Par acte d’huissier du 9 octobre 2023, la société HLM 3F Sud a assigné Mme [N] devant le juge des contentieux de la protection du pôle de proximité du tribunal judiciaire d’Aix-en-Provence, statuant en matière de référé, aux fins de voir constater la résiliation du bail, ordonner son expulsion et la condamner à lui verser diverses sommes à titre provisionnel.
Par ordonnance en date du 28 novembre 2023, ce magistrat a :
constaté, à compter du 17 octobre 2022, l’acquisition de la clause résolutoire insérée au bail ;
rejeté la demande de suspension de la clause résolutoire présentée par Mme [N] ;
ordonné l’expulsion de Mme [N] et celle de tous occupants de son chef des lieux, avec au besoin le concours de la force publique ;
rappelé, qu’à défaut d’enlèvement des meubles par Mme [N], il y serait procédé à ses frais dans les conditions prévues aux articles L 433-1 et suivant du code des procédures civiles d’exécution ;
fixé l’indemnité d’occupation mensuelle due par Mme [N] à compter de la date de résiliation du bail au montant du loyer et des charges qui auraient été dus en l’absence de résiliation du bail ;
condamné Mme [N] à payer à la société HLM 3F Sud une indemnité mensuelle d’occupation égale au montant du loyer augmenté des charges à compter du 17 octobre 2022 jusqu’à parfaite libération des lieux ;
condamné Mme [N] à payer par provision à la société HLM 3F Sud la somme de 10 028,55 euros au titre de l’arriéré locatif, dont 9 367,35 euros figurant déjà dans le plan de surendettement dont elle bénéficie depuis le 17 août 2023 ;
dit n’y avoir lieu à condamnation au titre de l’article 700 du code de procédure civile ;
condamné Mme [N] aux entiers dépens, en ce compris le coût du commandement de payer.
Selon déclaration reçue au greffe le 17 janvier 2024, Mme [N] a interjeté appel de cette décision en toutes ses dispositions dûment reprises.

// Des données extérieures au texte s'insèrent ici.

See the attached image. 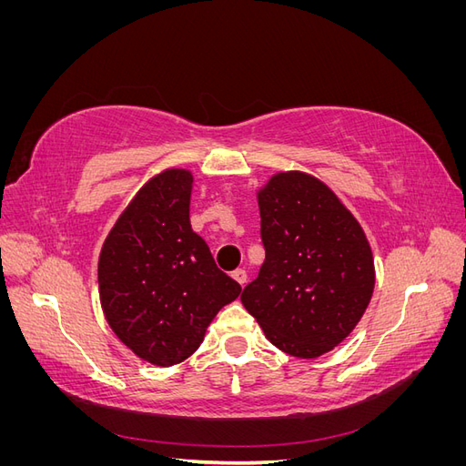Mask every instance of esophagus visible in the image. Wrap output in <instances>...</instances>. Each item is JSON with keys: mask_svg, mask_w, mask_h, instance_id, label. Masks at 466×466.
I'll use <instances>...</instances> for the list:
<instances>
[{"mask_svg": "<svg viewBox=\"0 0 466 466\" xmlns=\"http://www.w3.org/2000/svg\"><path fill=\"white\" fill-rule=\"evenodd\" d=\"M231 276H233V279H237V284H241V286L247 284V272L243 270V268H237Z\"/></svg>", "mask_w": 466, "mask_h": 466, "instance_id": "esophagus-1", "label": "esophagus"}]
</instances>
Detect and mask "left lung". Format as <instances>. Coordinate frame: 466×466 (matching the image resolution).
<instances>
[{"mask_svg": "<svg viewBox=\"0 0 466 466\" xmlns=\"http://www.w3.org/2000/svg\"><path fill=\"white\" fill-rule=\"evenodd\" d=\"M257 198L266 258L241 301L276 348L319 358L348 338L371 301L370 241L313 175L276 173Z\"/></svg>", "mask_w": 466, "mask_h": 466, "instance_id": "1", "label": "left lung"}]
</instances>
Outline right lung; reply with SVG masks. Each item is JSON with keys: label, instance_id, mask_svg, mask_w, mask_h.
Masks as SVG:
<instances>
[{"label": "right lung", "instance_id": "obj_1", "mask_svg": "<svg viewBox=\"0 0 466 466\" xmlns=\"http://www.w3.org/2000/svg\"><path fill=\"white\" fill-rule=\"evenodd\" d=\"M192 173L165 168L137 190L105 238L98 295L106 322L137 358L185 361L241 286L190 228Z\"/></svg>", "mask_w": 466, "mask_h": 466}]
</instances>
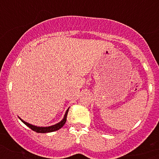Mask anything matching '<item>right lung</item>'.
I'll return each mask as SVG.
<instances>
[{"mask_svg": "<svg viewBox=\"0 0 159 159\" xmlns=\"http://www.w3.org/2000/svg\"><path fill=\"white\" fill-rule=\"evenodd\" d=\"M68 112V109L66 111V112H65V117H64V118L61 120V121H60V122L57 123V124H56V125H54L48 126V127H38V126L32 125L29 124V123H28V122H26V121H23L21 118H19L21 120V121L24 123V124L26 125L28 127H29L30 129L31 130H33V131H36V132H38V133H48V132H52V131H57V130L60 129L61 128L63 127L64 125H65V122H66Z\"/></svg>", "mask_w": 159, "mask_h": 159, "instance_id": "obj_1", "label": "right lung"}]
</instances>
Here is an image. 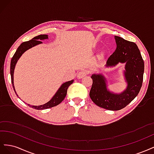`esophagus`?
<instances>
[{
    "label": "esophagus",
    "instance_id": "esophagus-1",
    "mask_svg": "<svg viewBox=\"0 0 154 154\" xmlns=\"http://www.w3.org/2000/svg\"><path fill=\"white\" fill-rule=\"evenodd\" d=\"M88 71H82L80 72H79L78 73V75H77V77L79 79H81L82 78H83L84 76H85L87 74H88Z\"/></svg>",
    "mask_w": 154,
    "mask_h": 154
}]
</instances>
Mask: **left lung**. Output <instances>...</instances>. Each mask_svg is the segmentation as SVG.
Wrapping results in <instances>:
<instances>
[{
	"label": "left lung",
	"mask_w": 154,
	"mask_h": 154,
	"mask_svg": "<svg viewBox=\"0 0 154 154\" xmlns=\"http://www.w3.org/2000/svg\"><path fill=\"white\" fill-rule=\"evenodd\" d=\"M116 49L110 56L106 67H115L119 63H125L123 71L127 87L121 93L111 92L107 88V81L102 74H93L92 85L89 96L98 106L110 110H119L128 105L139 94L142 86L144 61L137 45L115 36Z\"/></svg>",
	"instance_id": "left-lung-1"
}]
</instances>
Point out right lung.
I'll list each match as a JSON object with an SVG mask.
<instances>
[{
	"label": "right lung",
	"mask_w": 154,
	"mask_h": 154,
	"mask_svg": "<svg viewBox=\"0 0 154 154\" xmlns=\"http://www.w3.org/2000/svg\"><path fill=\"white\" fill-rule=\"evenodd\" d=\"M45 39H48V35H40L38 36H36L34 37L31 40H29L27 42H24L22 43L19 47H18L15 53L14 54L13 58L11 60V64H10V74H11V83L13 85V88L14 91H15V94L17 96L18 94L15 91V86H14V82H13V74H14V71H15V66L18 62V60H19L21 56L27 50H28L32 48L35 47V46L42 44V42L40 40H44ZM74 80H72L71 81H69L67 82H65L62 83V85L58 88V90L55 93V94L53 96L52 98H51L48 102L41 105L38 106H35V105H31L29 104H27V105L29 106L32 109H35L36 110H44V109H47L49 108H51V107H53L59 105L61 102L64 100L65 97L67 95V91L68 87L71 85L73 83ZM20 98V97H19Z\"/></svg>",
	"instance_id": "add662e5"
}]
</instances>
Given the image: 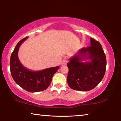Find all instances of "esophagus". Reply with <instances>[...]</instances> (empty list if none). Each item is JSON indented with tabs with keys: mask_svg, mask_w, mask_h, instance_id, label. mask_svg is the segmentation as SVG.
Returning a JSON list of instances; mask_svg holds the SVG:
<instances>
[{
	"mask_svg": "<svg viewBox=\"0 0 121 121\" xmlns=\"http://www.w3.org/2000/svg\"><path fill=\"white\" fill-rule=\"evenodd\" d=\"M68 61H67V60H66V59H63V60L61 61V64L62 65H65L67 64V63Z\"/></svg>",
	"mask_w": 121,
	"mask_h": 121,
	"instance_id": "obj_1",
	"label": "esophagus"
}]
</instances>
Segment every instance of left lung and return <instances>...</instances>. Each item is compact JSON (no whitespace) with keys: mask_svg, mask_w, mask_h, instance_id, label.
<instances>
[{"mask_svg":"<svg viewBox=\"0 0 121 121\" xmlns=\"http://www.w3.org/2000/svg\"><path fill=\"white\" fill-rule=\"evenodd\" d=\"M91 46L78 51L67 63V83L74 90L88 91L99 84L105 75L106 58L100 43L90 38ZM88 60L87 61L83 60Z\"/></svg>","mask_w":121,"mask_h":121,"instance_id":"8db88e82","label":"left lung"}]
</instances>
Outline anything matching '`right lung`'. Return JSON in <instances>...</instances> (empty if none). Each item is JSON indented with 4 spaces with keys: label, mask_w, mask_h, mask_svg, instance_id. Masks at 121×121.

Par dernières conclusions transmises le 14 février 2024, auxquelles il est renvoyé pour plus ample exposé des prétentions et moyens, Mme [N] sollicite de la cour qu’elle :
réforme l’ordonnance entreprise en toutes ses dispositions ;
statuant à nouveau,
à titre principal,
* constate l’existence d’un plan de surendettement ;
* constate la reprise des paiements par Mme [N] ;
* déboute en conséquence la bailleresse de ses demandes de résiliation du bail et d’expulsion ;
* suspende l’exigibilité de la dette d’un montant de 9 367,35 euros durant 15 mois ;
à titre subsidiaire,
* suspende le jeu de la clause résolutoire ;
* lui accorde les plus larges délais de paiement ;
en toute hypothèse,
* condamne la bailleresse à lui verser la somme de 3 000 euros au titre de l’article 700 du code de procédure civile ;
* la condamne aux dépens de première instance et d’appel, avec distraction au profit de Me Maxence Walas, sur son affirmation de droit.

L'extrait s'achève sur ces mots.